Wicke

See also: wicke

German

Pronunciation

  • IPA(key): /ˈvɪkə/
  • Hyphenation: Vi‧cke
  • (pre-1996) Hyphenation: Vik‧ke

Etymology 1

From Middle High German wicke, from Old High German wicka, from Latin vicia. The sense of a worthless item derives from the opposition to cereal plants; now “Wicke” is rather praised as an ornamental plant.

The idiom “in die Wicken gehen”, not to be tracked further than the nineteenth century and still rather rare, is less common with this noun than with Binsen and derives either from that old antithesis or from the idea of hunted game being lost when it has alighted in the plants.
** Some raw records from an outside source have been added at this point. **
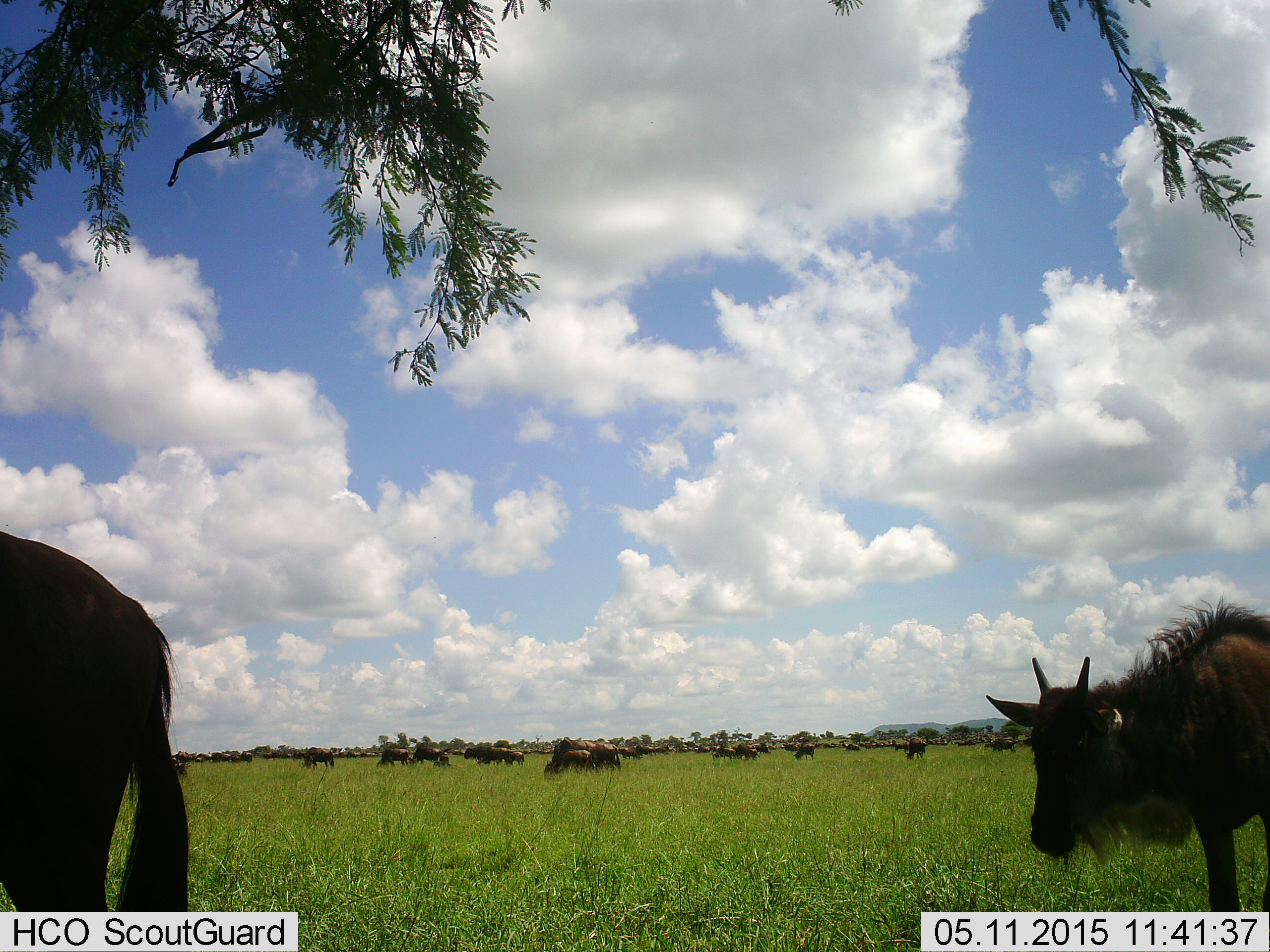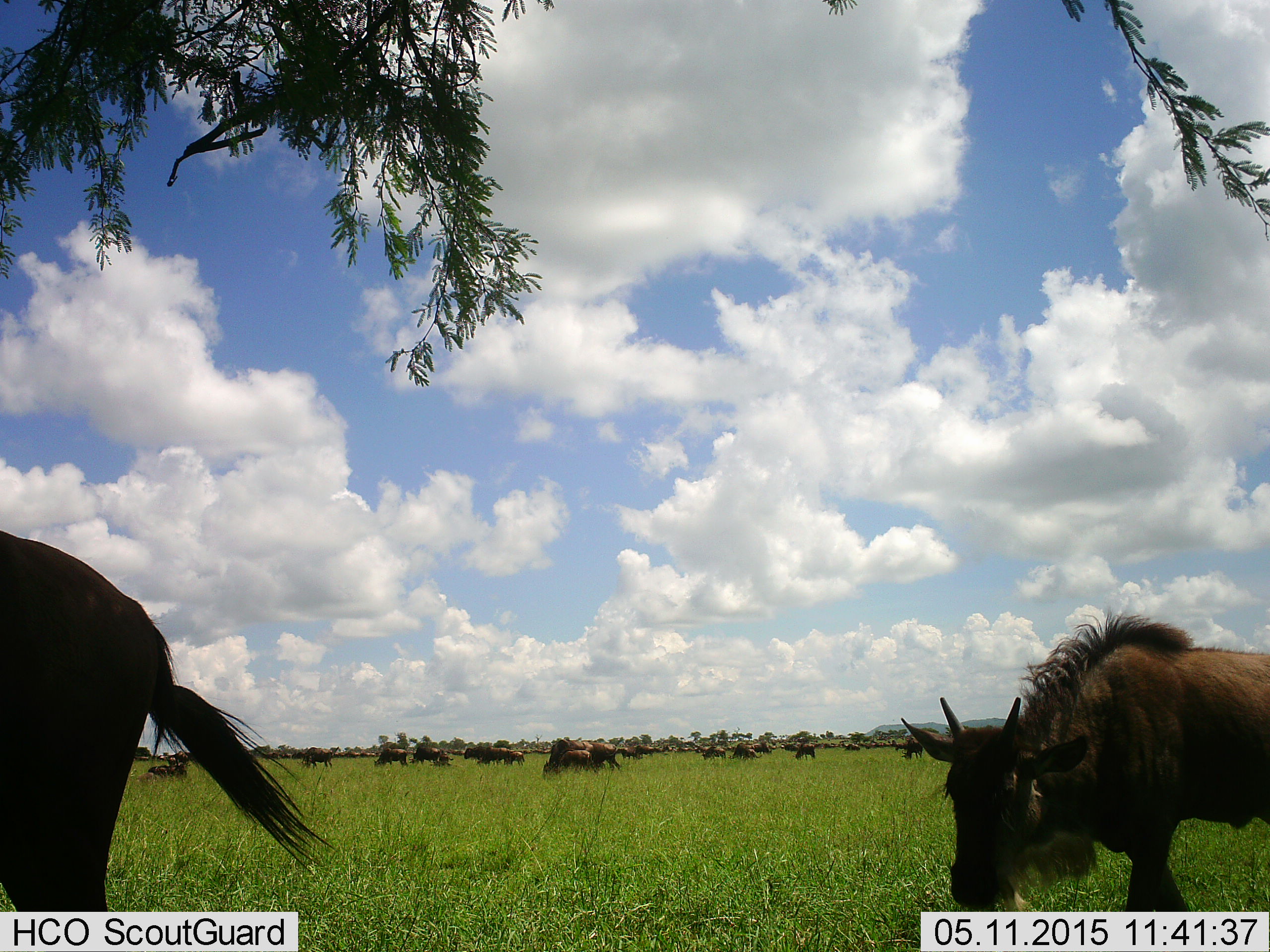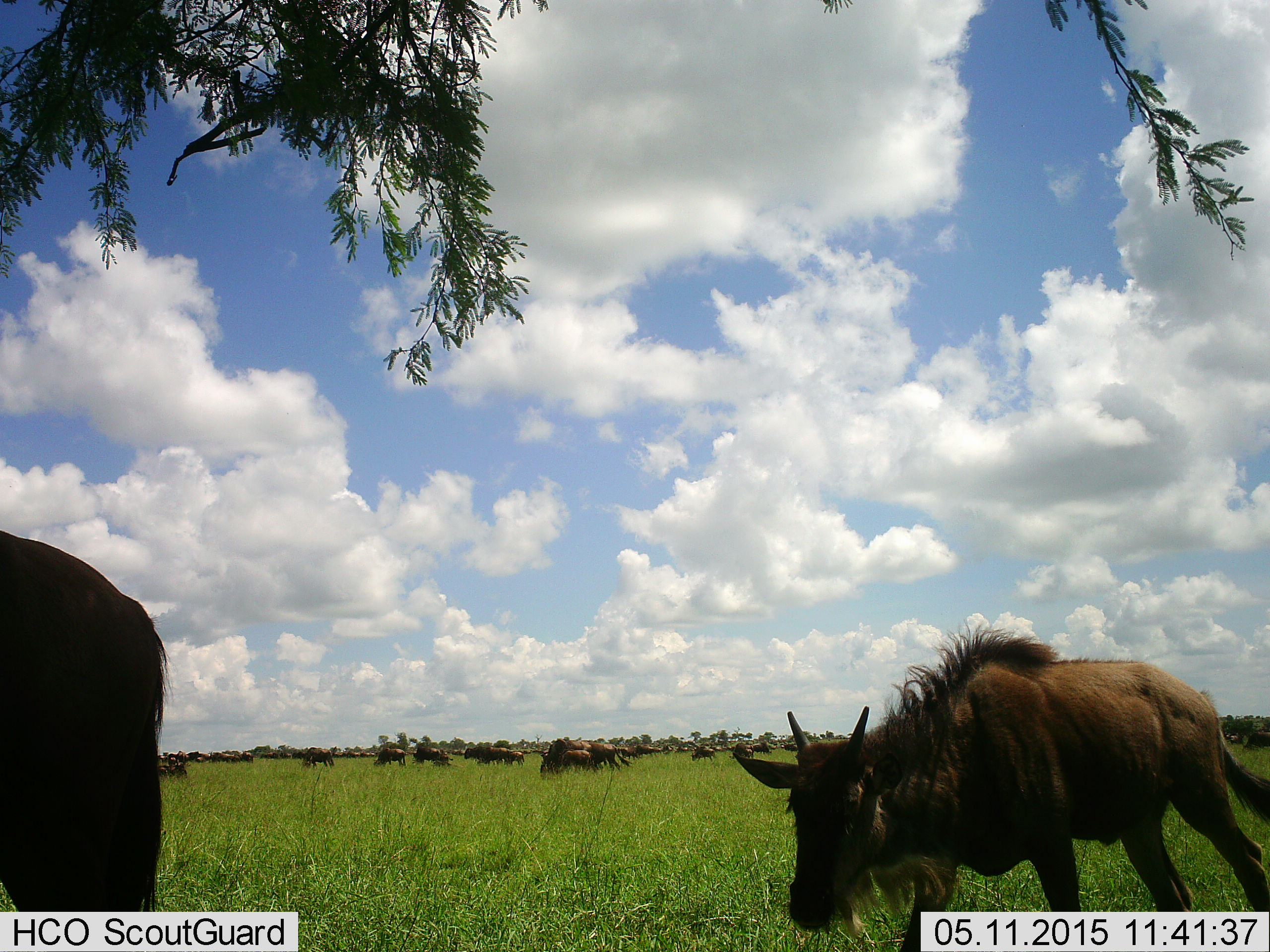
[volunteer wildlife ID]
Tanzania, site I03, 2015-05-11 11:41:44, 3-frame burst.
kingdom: Animalia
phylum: Chordata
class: Mammalia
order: Artiodactyla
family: Bovidae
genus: Connochaetes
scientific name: Connochaetes taurinus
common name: blue wildebeest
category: wildebeest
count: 11-50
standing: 30%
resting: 20%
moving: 70%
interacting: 0%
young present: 30%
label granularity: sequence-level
With other verbs it is only transferred.

Noun

Wicke f (genitive Wicke, plural Wicken)

  1. vetch (Vicia gen. et spp.)
  2. (obsolete) something worthless, a bugger
  3. (regional, colloquial) state of failure, wreckedness, only in the following constructions:
    Der Motor ist in die Wicken gegangen.The motor has given up.
    Der Regisseur hat den Film in die Wicken geritten.The director has marred the movie.
Declension

Etymology 2

Noun

Wicke f (genitive Wicke, plural Wicken)

  1. alternative form of Wieche
    1842, Dieterich, G. Ludwig, Die Krankheits-Familie Syphilis, volume 2: Besonderer Theil, Landshut: v. Vogel’sche Verlagsbuchhandlung, page 350:
    Bei breiten Nasenlöchern kann man Wicken, von Scharpie gedreht, nehmen.
    With broad nostrils one can take wicks twisted from lint.